As discussed in the first article of this two part series (Chesapeake Stock Rises 18% – Is CHK a Buy or Sell?), Chesapeake (CHK) has soared in 2013 and lots of investors are wondering if the stock will continue rising in 2013 and whether Chesapeake stock (CHK) is a buy, sell, hold or short.
Article 1 presented a fundamental analysis of Chesapeake Energy, including an overview of the company’s financial income statement and two major conflicting trends in it.
In this article, we’ll be analyzing Chesapeake’s stock from a valuations perspective followed by our bottom line conclusion on whether CHK is a good buy, sell or hold in 2013.
Chesapeake Energy (CHK) Company Analysis and Research Report
- Fundamental Analysis
- Valuation Overview
- Stock Analysts' Recommendations
- Bottom Line Conclusion
- CHK Fundamental Analysis (click to view)
- Valuation Overview
When determining the value of a stock, investors normally consider some distinct variables in their valuation analysis. These include a firm's financial margins, management effectiveness, growth rates, return on investments and other valuation matrix (EPS, P/E, Debt Ratio, etc.).
Based on its gross, operating, and net margins, Chesapeake converts a percentage of its revenues to profits that is in line with other companies in the Oil, Gas & Consumable Fuels industry. However, the company, like most others in the industry, is losing money on an operating basis.

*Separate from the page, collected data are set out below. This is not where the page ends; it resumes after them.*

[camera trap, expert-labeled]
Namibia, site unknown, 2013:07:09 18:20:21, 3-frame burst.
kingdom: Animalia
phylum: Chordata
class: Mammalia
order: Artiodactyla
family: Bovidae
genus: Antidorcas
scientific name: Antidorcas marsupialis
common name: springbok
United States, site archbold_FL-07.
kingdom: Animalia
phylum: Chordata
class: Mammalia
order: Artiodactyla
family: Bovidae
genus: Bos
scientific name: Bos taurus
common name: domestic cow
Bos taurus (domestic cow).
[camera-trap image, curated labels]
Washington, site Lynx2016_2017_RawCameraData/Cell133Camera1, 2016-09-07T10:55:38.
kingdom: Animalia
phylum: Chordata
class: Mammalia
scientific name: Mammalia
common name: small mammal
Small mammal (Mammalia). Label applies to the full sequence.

As seen in the below table, CHK’s quarterly revenue is growing at a year over year growth rate of 29.70% and the firm shows trailing twelve months (ttm) revenue of $12.32 billion. In addition to reporting positive revenue figures, the firm also shows a gross profit of $2.73 billion (ttm) (gross profit: revenue minus cost of goods sold).
However, despite the increase in revenue growth, Chesapeake shows a trailing (ttm) net income loss (net income: gross profit minus expenses and taxes), which signifies that the firm has more expenses than overall revenue can cover.
The firm has negative -$940 million in net income (ttm) and shows a -36.60% quarterly earnings growth (yoy). Holding everything else constant, a declining earnings growth never bodes well for a company’s stock. However, with regards to CHK, there are other variables that need to be considered in analyzing whether the stock has a strong potential to keep on rising in the future.
CHK has a Return on Equity (ROE) of -3.31%, but shows a positive Return on Assets (ROA) of 2.50%. ROE and ROA are variables used by investors to determine management effectiveness. For each $1 of equity, CHK’s management is losing $0.0331 and for each $1 of asset, management is earning a return of $0.025. Compared to the industry, Chesapeake Energy is below average in management’s ability to manage the firm’s resources. The ROE (ttm) industry average is 36.57%, while the ROA (ttm) industry average is 23.38%
CHK's debt to total capital ratio, at 41.63%, is in-line with the Oil, Gas & Consumable Fuels industry's average. The company should be able to comfortably repay its debt given its Interest Coverage ratio of 34.75.
Chesapeake Energy pays an annual dividend of $0.35 and, at its current price, shows a forward annual dividend yield of 1.70%, a level that is in line with both the Oil, Gas & Consumable Fuels industry average and the S&P 500. Additionally, CHK is in the minority as most others in this industry do not pay a dividend.
- Analysts’ Recommendations on the Stock
Stock analysts consider CHK a Moderate Buy. Between a 1 (Strong Buy) and a 5 (Strong Sell), they rated the stock a 2.31.
Chesapeake Energy – Analysts’ Consensus Ratings
Analysts’ Recommendations on CHK
- Bottom Line Conclusion
Taking the various fundamental, valuation and other analysis into consideration, we believe Chesapeake stock has great potential for investors and will make a great long term buy. The firm continues to work toward reducing operational cost as a way to improve its net income. It has also reiterated its expectations of improved financial growth and performance in 2013.
As stated by Domenic J. Dell’Osso, Jr., Chesapeake’s CEO "we are pleased to reaffirm our 2013 guidance for liquids production growth and drilling and completion capital expenditures, while at the same time reducing our cost guidance for many significant categories. Additionally, we are reaffirming the commitment of management and the Board of Directors to reducing financial leverage of the company through asset sales."
Nevertheless, MarketConsensus News believes that investors should wait for a pull back on the CHK stock before jumping in.